[Work item]: Output the listing below in full, exactly as written.

[Information shown]:
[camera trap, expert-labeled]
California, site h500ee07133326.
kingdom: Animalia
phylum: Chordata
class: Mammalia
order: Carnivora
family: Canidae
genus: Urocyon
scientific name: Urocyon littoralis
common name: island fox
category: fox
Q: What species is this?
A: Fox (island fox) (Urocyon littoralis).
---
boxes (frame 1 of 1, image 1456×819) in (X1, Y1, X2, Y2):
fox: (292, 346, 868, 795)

[Response area]:
[camera trap, expert-labeled]
California, site h500ee07133326.
kingdom: Animalia
phylum: Chordata
class: Mammalia
order: Carnivora
family: Canidae
genus: Urocyon
scientific name: Urocyon littoralis
common name: island fox
category: fox
Q: What species is this?
A: Fox (island fox) (Urocyon littoralis).
---
boxes (frame 1 of 1, image 1456×819) in (X1, Y1, X2, Y2):
fox: (292, 346, 868, 795)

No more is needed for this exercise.